**DOCUMENT EXCERPT:**
· · · · · · ·
Item Response Scaling Laws

Item Response Scaling Laws: A Measurement Theory Approach to Generalizable Neural Performance Prediction

This repository contains the code for our ICML 2026 submission applying Item Response Theory (IRT) from educational testing to model LLM scaling behavior.

Overview

Classical neural scaling laws describe how LLM performance improves with increased compute, but they typically treat benchmarks as homogeneous and overlook individual question characteristics. We propose Item Response Scaling Laws, which leverage IRT to model:

Pre-training Downstream Scaling: How model performance on downstream tasks improves as a function of computational effort (FLOPs) during pre-training
Test-time Scaling: How inference performance grows with the number of independent samples at test time

By modeling per-question characteristics (difficulty, discrimination), our approach produces scaling laws that are:

Interpretable: Question difficulties and model abilities have clear meanings
Generalizable: Transfer across questions with different difficulty levels
Reliable: More stable estimates with lower variance than aggregate metrics

Key Contributions

Binary-IRT: Apply IRT with Bernoulli loss to binary response matrices
Beta-IRT: Extend IRT with Beta loss to model empirical probability responses
Large-scale validation:
- Pre-training: 25 models from 6 families, up to 359 checkpoints, 15 NLP datasets
- Test-time: Two datasets with 8+12 models, 10 NLP datasets, up to 10,000 samples per question

Repository Structure

.
· · · · · · ·
**RAW DATA:**
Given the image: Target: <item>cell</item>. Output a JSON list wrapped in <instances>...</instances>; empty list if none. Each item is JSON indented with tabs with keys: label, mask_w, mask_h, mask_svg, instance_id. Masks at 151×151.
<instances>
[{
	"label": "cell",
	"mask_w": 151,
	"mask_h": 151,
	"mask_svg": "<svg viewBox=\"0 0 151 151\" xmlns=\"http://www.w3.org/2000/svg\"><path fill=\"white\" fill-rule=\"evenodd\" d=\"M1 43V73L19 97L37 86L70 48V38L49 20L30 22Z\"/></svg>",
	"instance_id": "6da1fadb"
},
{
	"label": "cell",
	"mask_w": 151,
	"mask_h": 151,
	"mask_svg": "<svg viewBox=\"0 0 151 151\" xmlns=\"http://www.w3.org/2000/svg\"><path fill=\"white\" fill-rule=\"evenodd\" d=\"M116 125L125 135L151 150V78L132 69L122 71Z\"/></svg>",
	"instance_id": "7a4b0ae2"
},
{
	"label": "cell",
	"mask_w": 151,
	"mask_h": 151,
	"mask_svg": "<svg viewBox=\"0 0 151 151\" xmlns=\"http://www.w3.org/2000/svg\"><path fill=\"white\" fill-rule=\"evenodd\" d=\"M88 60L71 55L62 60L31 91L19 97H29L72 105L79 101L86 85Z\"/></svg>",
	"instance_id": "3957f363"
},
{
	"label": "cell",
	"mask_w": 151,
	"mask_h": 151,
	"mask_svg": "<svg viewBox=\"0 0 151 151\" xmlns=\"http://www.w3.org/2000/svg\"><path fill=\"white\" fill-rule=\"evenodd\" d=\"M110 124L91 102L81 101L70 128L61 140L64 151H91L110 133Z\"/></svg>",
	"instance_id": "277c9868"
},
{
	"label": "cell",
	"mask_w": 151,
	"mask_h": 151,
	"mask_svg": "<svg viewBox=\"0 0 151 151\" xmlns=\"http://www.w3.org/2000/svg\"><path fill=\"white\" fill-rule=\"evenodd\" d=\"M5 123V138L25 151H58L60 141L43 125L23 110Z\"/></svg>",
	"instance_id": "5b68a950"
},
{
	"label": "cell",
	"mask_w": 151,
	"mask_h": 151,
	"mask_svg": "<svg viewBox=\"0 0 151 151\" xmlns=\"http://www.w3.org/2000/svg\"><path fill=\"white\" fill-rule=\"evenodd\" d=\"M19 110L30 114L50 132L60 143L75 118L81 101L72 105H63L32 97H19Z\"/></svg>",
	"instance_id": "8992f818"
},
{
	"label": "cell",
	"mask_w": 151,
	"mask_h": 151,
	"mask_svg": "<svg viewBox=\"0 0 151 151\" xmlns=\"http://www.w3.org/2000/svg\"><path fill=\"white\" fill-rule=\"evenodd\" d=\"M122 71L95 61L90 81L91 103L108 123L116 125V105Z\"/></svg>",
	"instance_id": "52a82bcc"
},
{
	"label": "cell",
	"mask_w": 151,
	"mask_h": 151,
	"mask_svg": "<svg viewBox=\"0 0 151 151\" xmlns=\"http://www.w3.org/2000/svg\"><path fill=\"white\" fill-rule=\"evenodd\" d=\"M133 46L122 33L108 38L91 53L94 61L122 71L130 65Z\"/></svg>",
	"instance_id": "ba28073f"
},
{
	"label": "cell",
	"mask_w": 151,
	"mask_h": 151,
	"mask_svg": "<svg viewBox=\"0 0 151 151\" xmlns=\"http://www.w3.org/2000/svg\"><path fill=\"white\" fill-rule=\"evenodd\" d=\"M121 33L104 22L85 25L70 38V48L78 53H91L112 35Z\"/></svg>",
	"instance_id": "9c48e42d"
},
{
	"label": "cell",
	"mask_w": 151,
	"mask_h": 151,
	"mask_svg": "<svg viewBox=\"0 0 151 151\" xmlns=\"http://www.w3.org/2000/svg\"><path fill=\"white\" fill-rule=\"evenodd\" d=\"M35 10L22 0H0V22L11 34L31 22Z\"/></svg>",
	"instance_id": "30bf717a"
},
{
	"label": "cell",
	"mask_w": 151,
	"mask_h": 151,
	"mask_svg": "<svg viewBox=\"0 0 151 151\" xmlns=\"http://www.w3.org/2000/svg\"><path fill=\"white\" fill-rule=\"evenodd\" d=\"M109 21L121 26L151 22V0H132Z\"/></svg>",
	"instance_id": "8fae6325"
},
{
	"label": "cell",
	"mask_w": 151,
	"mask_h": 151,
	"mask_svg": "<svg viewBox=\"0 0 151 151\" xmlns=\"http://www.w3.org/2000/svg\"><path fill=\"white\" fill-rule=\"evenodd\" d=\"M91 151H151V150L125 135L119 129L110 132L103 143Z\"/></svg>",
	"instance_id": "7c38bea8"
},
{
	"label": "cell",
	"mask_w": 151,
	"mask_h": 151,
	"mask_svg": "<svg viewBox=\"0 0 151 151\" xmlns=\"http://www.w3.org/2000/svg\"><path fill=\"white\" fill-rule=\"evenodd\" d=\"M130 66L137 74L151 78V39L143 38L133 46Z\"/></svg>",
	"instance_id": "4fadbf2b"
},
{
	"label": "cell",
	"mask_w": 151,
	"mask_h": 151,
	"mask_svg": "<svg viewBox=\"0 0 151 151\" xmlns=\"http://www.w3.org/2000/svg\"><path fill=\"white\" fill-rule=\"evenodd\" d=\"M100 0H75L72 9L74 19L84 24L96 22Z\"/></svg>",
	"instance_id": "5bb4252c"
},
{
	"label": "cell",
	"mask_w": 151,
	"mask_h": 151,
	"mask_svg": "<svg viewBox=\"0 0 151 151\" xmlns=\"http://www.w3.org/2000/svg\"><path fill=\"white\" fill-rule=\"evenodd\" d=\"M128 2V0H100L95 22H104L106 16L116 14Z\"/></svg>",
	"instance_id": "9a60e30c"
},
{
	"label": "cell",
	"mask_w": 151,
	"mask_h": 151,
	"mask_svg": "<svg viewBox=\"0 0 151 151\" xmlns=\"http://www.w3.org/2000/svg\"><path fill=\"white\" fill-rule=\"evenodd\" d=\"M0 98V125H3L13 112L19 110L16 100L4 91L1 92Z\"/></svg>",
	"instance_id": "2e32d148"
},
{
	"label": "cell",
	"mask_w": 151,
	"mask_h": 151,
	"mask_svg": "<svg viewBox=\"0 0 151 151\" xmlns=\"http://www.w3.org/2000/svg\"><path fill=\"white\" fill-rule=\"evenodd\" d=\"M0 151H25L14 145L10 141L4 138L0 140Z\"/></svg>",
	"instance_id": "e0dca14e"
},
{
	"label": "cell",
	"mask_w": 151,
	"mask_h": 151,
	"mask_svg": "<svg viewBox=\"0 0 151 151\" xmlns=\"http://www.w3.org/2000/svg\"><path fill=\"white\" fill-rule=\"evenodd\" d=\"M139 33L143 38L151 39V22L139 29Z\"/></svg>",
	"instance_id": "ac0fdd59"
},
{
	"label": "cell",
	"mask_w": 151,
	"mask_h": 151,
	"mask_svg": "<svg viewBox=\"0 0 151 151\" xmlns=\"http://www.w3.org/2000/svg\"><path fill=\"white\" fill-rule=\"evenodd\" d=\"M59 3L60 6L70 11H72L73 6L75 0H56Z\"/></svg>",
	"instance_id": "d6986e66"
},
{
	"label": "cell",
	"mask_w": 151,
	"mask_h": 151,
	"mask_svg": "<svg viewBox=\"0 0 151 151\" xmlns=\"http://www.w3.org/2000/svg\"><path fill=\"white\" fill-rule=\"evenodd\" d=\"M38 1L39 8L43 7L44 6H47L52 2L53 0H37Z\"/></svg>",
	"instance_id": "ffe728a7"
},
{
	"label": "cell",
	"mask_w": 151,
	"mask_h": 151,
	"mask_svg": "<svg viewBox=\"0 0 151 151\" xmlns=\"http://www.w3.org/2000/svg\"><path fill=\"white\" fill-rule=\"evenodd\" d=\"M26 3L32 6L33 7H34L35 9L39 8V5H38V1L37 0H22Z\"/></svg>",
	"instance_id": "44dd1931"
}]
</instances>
· · · · · · ·
**PARTS OF THE EXERCISE:**
1 > Answer these questions about the Item Response Scaling Laws README, marking each answer with the same letter as its question.
(a) What kind of loss does Beta-IRT use, and what does it model?
(b) In test-time scaling, performance is described as growing with what quantity?
(c) For pre-training validation, how many models and how many model families were used?
2 > Extend the Item Response Scaling Laws README, starting right after the final line shown under "Repository Structure".

**ANSWERS TO THE EXERCISES:**
1 >
(a) Beta loss, used to model empirical probability responses.
(b) The number of independent samples at test time.
(c) 25 models from 6 families.

2 >
├── README.md                              # This file
├── requirements.txt                       # Python dependencies
├── utils.py                              # Core IRT implementations (calibration, CAT, losses)
│
├── 67ff391e1fb5f3e66c8a79c9/             # LaTeX manuscript (ICML 2026 submission)
│   ├── main.tex                          # Main document
│   ├── sections/                         # Paper sections (abstract, intro, method, etc.)
│   └── figures/                          # Paper figures
│
├── downstream/                           # Pre-training downstream scaling experiments
│   ├── pretrain_cat_helm_binary.py      # Binary-IRT CAT (Figure 1)
│   ├── pretrain_metric_tv_binary.py     # Total variation metrics
│   ├── pretrain_organize_and_plotnaivelaw_resmat2.py  # Naive scaling laws (Figure 2)
│   ├── pretrain_cat_resmat2.py          # Beta-IRT CAT (Figure 3)
│   ├── pretrain_metric_resmat2.py       # Beta-IRT metrics
│   ├── downstream_scaleup.py            # Generalization experiments (Figures 4, 7)
│   ├── downstream_scaleup_plot.py       # Plot generation
│   └── downstream_scaleup_plot_heatmap.py  # Heatmap visualization
│
├── monkey/                               # Test-time scaling experiments
│   ├── monkey_query/                    # Query LLMs → ResMAT1 (10k samples, 8 models)
│   ├── monkey_query_2/                  # Query LLMs → ResMAT2 (2.5k samples, 12 models)
│   ├── monkey_gather_data/              # Collect data → ResMAT1 (HELM validation)
│   ├── monkey_gather_data_2/            # Collect data → ResMAT2 (recent models)
│   └── monkey_analysis/                 # Analysis and plotting (uses both ResMAT1 & ResMAT2)
│       ├── testtime_calibrate.py        # Calibrate item parameters
│       ├── testtime_cat.py              # Run CAT on test-time data
│       ├── testtime_aggregate_results.py  # Generate Figures 5, 8, 9, 10
│       └── monkey_analysis_denoise_data.py  # Denoising analysis (Figure 6)
│
├── ai2/                                  # Allen AI DataDecide integration
│   ├── DataDecide/                      # Full DataDecide project (25 corpora, 14 model sizes)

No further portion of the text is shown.